Oh, by the way, readers, DO NOT SKIP CLASSES. IT IS A BAD, BAD IDEA!!!!

Yeah, so I started skipping classes every now and then during the last few weeks (which is about 80% of the entire semester thus far), and now I'm really sunk. It's not horrible, but it's to the point where I have a couple classes that I can't/shouldn't show up to until I do the reading to actually catch up to the class. And considering that I have HORRIBLE study habits, that means that I am essentially locked out of my own classes until I change my ways and become a better person.
Yeeeeeahh....... I am never skipping classes like this again.

Saturday, September 19, 2009


What I'm thinking at the current moment:

I love the X-Men.

Halo is fun.

School is slightly frustrating.

I need to develop focus. I really don't have much of that.  I figure that if I can actually learn to study and put all my energy into doing well in school, I can ace it.

Wednesday, September 9, 2009

More, please.

I was browsing the web when I happened to come across these fan-made images.

See, Wonder Woman is one of my favorite superheroes, and one that goes largely unappreciated. She's not just someone who smiles and flies around in an inbisible jet; she's an Amazon warrior and ambassador for peace. (yes, that is somewhat of a contradiction)
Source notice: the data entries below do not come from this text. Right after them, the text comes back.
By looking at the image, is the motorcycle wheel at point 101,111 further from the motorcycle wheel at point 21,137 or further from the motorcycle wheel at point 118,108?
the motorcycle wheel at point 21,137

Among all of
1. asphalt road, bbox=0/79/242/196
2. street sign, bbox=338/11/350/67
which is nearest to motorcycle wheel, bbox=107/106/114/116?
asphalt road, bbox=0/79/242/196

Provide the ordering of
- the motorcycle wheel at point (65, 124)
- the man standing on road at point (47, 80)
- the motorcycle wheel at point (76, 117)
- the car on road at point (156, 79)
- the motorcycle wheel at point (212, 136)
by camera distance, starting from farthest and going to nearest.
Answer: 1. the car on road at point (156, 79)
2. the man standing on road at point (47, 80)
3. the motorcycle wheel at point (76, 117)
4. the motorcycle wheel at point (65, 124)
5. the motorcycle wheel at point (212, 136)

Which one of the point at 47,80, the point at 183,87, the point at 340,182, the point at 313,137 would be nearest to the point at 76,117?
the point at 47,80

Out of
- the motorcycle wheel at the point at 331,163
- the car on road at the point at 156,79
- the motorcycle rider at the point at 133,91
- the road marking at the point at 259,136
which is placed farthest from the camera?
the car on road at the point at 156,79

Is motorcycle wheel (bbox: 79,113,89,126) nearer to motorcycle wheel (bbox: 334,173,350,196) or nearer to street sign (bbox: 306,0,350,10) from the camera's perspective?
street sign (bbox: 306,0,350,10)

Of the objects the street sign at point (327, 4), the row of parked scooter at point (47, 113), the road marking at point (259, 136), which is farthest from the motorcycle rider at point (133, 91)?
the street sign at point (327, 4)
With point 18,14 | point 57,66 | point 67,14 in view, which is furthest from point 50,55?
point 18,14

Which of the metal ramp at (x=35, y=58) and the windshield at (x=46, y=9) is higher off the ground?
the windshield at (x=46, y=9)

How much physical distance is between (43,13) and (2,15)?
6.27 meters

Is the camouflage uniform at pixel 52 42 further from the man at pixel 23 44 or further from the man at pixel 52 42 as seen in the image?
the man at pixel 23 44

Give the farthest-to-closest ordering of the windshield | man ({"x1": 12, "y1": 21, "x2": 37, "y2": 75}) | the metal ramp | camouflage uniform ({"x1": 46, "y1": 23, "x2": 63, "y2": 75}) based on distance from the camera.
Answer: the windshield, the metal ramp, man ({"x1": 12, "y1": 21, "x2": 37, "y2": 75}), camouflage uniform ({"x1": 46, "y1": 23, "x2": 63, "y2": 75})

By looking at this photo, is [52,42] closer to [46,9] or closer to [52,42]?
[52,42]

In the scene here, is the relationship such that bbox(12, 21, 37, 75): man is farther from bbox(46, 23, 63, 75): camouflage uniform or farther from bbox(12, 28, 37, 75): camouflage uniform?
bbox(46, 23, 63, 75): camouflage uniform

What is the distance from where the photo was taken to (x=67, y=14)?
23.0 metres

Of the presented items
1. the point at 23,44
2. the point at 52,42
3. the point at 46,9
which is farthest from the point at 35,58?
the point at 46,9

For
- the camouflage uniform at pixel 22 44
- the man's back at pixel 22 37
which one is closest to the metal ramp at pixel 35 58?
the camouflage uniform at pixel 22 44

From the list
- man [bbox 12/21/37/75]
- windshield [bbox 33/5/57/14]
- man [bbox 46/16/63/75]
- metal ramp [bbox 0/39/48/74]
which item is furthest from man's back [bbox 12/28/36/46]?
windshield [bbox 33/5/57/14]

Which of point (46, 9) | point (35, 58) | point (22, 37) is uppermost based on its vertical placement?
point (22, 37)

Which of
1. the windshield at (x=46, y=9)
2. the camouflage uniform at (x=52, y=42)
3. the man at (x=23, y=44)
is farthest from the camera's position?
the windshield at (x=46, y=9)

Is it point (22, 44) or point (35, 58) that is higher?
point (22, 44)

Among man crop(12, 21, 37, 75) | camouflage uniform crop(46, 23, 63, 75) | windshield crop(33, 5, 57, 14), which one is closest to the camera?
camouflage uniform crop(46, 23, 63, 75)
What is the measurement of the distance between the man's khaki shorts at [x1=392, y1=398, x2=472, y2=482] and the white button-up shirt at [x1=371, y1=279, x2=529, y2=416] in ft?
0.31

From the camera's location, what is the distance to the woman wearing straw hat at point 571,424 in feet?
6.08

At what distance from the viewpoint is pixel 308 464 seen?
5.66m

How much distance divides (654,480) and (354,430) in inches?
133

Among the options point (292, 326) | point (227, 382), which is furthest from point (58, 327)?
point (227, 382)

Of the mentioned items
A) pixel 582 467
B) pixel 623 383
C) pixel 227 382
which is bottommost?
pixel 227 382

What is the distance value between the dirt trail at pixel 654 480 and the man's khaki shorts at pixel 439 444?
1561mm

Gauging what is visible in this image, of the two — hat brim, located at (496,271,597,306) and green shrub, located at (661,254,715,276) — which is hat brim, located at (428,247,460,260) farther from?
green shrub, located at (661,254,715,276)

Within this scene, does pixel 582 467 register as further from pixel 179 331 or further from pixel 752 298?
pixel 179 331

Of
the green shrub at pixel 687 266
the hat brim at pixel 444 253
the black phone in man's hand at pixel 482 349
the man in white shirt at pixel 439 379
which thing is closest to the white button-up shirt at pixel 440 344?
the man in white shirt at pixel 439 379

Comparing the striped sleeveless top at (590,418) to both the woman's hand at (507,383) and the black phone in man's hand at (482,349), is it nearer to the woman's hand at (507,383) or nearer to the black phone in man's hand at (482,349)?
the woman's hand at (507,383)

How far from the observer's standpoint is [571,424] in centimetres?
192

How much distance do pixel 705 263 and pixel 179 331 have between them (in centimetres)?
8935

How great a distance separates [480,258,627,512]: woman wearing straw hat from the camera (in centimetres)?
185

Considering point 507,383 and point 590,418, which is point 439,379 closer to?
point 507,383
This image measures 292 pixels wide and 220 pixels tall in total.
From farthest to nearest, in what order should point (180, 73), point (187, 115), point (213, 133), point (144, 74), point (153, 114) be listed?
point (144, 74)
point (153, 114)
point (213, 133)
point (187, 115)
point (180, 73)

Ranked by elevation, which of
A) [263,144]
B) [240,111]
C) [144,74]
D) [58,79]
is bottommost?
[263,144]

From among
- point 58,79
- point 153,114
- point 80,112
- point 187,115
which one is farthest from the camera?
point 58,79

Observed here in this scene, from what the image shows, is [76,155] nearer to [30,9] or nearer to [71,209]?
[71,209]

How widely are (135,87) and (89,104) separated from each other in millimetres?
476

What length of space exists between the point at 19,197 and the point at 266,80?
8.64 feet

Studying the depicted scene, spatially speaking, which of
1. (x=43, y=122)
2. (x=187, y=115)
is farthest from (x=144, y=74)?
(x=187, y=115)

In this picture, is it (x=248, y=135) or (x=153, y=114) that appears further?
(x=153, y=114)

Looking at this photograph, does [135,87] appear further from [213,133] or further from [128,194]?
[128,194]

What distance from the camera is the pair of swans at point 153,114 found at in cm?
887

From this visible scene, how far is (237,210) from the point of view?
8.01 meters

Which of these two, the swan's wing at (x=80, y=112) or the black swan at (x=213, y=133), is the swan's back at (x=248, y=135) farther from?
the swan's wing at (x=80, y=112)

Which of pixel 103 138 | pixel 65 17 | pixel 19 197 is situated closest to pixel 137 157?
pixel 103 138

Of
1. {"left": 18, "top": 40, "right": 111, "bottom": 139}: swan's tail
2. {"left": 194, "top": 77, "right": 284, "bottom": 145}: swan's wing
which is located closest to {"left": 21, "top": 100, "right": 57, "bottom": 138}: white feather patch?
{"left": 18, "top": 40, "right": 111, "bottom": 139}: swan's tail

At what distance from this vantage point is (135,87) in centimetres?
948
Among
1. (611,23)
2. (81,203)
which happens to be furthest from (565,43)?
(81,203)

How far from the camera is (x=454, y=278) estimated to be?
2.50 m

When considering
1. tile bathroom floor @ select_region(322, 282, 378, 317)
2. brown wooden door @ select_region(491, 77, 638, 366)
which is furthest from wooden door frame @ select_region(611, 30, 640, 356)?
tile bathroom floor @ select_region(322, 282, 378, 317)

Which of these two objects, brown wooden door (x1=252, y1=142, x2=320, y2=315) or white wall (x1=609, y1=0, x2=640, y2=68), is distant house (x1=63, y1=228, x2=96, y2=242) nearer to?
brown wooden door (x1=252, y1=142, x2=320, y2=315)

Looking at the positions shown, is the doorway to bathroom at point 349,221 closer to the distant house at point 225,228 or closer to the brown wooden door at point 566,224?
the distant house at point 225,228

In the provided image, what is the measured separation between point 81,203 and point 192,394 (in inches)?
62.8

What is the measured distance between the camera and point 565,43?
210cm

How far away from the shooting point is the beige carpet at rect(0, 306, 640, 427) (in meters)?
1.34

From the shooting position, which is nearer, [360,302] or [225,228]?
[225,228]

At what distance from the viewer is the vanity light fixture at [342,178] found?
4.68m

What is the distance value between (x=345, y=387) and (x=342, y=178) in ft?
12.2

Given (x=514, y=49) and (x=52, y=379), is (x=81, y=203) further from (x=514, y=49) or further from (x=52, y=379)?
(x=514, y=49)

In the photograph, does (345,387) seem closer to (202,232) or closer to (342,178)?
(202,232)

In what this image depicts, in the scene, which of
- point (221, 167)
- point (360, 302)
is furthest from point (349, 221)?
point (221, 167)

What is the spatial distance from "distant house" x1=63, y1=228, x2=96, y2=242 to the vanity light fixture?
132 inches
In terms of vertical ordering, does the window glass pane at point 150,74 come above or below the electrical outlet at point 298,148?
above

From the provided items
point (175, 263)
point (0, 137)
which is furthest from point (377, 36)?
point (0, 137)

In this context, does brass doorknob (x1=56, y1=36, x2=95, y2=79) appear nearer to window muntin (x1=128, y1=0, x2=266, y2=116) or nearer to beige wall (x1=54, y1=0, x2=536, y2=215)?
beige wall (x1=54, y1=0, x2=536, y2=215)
The artist responsible for the above images did some really amazing work, and I desperately hope that someone at Warner Bros. sees those images and takes a hint.

Please, someone make a Wonder Woman movie. Now.

Tuesday, September 8, 2009


There's a rather large aspect of geek culture that I'm beginning to despise: snowballing.

Geeks/nerds/whatever tend to react to films, TV shows, books, and other major forms of geek media with a herd mentality.  For instance, Transformers 2 originally had a very mixed response from the geek crowd, but has now become a generally reviled film, to the point that many geeks will make strong absolute statements. ("Transformers 2 is utter ****. Anyone who likes that film is obviously stupid.")
Other such films include Star Wars Episodes I-III, X-Men Origins: Wolverine, X-Men 3, and Spider-Man 3.  Now, I have immense problems with most of those films as well, but I would never say that they are completely and unequivocally wrong in each and every way.  Yes, the Star Wars prequels are a bit disappointing.  Yes, Wolverine made Logan's story far less compelling than the comics did.  Yes, Spider-Man 3 was a mess of a film.  But does that mean that it's wrong to like those films in spite of all that?

Other films are often put in the reverse position, and placed on a type of "geek pedestal" that must not dare be challenged. (The Dark Knight, for instance)  However, instead of merely "defending" these stories, many of these fanatical people take it a step further and actually attack those who have differing opinions.  Some people say that The Dark Knight is too slow and weary; are those people absolutely wrong?

It frustrates me to no end when people don't see that being so aggressive and arrogant in their opinions is just hypocritical and moronic.  What does any person gain when they attempt to tear someone else's credibility asunder?  Does it make them feel better about themselves?

Can't we just enjoy our stories without having to critically analyze every minute aspect of fictional works that are becoming increasingly more complicated as time goes on?